Charles Traver died in Sacramento County in 1901, leaving a will made August 5, 1897. At the time this will was made, his wife was living, and by its terms he bequeathed all his property to her during her life. He then provided, after reciting that all the property was community property, and that the will was only intended to convey that portion of it over which he had testamentary capacity, that “at the death of my wife, it is my will that one half of the property hereby given, devised and bequeathed to my wife
[509]
during her lifetime, shall descend and go to Lott D. Norton, Charles T. Norton and Bussell Day, Jr., in equal proportions.” And then further provided that, “If my wife dies before I do, in that event I give, devise and bequeath one half of the whole of my property to Lott D. Norton, Charles T. Norton, and Bussell Day, Jr., or in the ease of the death of either of them, to their heirs by right of representation. ’ ’
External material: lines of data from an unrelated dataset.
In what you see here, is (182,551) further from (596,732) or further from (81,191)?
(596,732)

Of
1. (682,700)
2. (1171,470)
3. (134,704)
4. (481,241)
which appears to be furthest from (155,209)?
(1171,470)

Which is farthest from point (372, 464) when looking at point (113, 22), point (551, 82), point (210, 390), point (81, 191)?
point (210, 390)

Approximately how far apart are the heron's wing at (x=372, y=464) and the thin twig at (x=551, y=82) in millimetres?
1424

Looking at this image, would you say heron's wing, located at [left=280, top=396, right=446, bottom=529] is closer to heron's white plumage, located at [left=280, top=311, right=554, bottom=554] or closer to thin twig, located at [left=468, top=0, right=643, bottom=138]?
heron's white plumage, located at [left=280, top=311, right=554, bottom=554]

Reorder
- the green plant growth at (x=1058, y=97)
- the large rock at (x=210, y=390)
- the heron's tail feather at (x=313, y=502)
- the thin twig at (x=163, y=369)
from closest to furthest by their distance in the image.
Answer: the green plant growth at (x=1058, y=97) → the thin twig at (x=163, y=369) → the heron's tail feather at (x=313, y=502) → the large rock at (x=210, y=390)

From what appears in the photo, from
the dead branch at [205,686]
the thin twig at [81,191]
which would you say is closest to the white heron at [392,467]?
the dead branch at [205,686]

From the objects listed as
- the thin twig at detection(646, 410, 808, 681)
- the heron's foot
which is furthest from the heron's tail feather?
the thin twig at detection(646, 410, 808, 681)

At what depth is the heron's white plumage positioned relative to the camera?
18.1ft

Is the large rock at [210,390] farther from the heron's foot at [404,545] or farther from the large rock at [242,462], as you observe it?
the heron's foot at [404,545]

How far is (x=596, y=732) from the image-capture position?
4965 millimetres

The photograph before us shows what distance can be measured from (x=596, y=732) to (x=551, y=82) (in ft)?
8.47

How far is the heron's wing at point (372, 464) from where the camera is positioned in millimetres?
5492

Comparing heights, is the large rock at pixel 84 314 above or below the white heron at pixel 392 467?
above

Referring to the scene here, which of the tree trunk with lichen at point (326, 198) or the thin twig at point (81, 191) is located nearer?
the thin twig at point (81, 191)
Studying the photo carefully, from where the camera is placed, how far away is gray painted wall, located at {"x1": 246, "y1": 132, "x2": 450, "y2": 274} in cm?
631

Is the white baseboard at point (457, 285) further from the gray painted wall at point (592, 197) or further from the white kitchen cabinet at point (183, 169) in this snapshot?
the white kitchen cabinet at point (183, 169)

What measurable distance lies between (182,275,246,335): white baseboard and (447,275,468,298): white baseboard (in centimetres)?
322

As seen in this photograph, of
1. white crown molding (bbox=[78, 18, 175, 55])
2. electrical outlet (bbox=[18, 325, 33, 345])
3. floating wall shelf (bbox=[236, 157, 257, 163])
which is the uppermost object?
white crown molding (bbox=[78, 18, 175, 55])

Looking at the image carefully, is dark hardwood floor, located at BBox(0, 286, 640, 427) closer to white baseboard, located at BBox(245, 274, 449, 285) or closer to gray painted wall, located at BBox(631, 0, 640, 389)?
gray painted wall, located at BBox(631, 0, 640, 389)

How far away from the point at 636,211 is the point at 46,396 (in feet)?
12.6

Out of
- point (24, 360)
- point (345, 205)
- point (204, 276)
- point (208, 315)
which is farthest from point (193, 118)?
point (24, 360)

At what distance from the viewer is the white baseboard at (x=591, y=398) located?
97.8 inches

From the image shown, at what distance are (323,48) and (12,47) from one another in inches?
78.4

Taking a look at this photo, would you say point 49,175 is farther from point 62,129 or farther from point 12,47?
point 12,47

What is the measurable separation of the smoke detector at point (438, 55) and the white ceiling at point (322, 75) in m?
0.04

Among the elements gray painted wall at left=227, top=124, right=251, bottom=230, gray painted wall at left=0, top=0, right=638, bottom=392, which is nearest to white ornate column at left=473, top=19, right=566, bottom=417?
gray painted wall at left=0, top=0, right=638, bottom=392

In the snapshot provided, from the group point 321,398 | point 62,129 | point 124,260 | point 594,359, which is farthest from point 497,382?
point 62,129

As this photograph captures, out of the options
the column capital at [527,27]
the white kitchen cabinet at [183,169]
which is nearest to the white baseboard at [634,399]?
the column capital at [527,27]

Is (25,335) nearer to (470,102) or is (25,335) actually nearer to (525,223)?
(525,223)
These were the only provisions of the will disposing of his estate.
The testator’s wife died before he did, the effect of which was to vest in him. the entire community property, only one half of which was disposed of under his will; as to the other half he died intestate, leaving as his heirs at law to succeed to the same, among others, the appellants George W. Traver, a brother, and Mary E. Burk, the daughter of a deceased sister.
The will was duly admitted to probate, the estate consisting solely of real property. In due course of administration a petition for distribution came on for hearing, and the court determined thereon that the testator had made testamentary disposition of but one half of his estate, and that as to the other half he had died intestate. It accordingly distributed one half thereof to the respondents as devisees under the will, and the other half to the appellants, and others, as his heirs, according to the law of succession, but further decreed that all the debts of deceased, and the expenses of administration of the estate, should be borne by, charged to, and paid by that portion of the estate which the testator had not disposed of by his will, and which had descended to these appellants, and others, as his heirs at law, thus exempting the portion of the estate devised by the will to the respondents from the payment of any of these charges.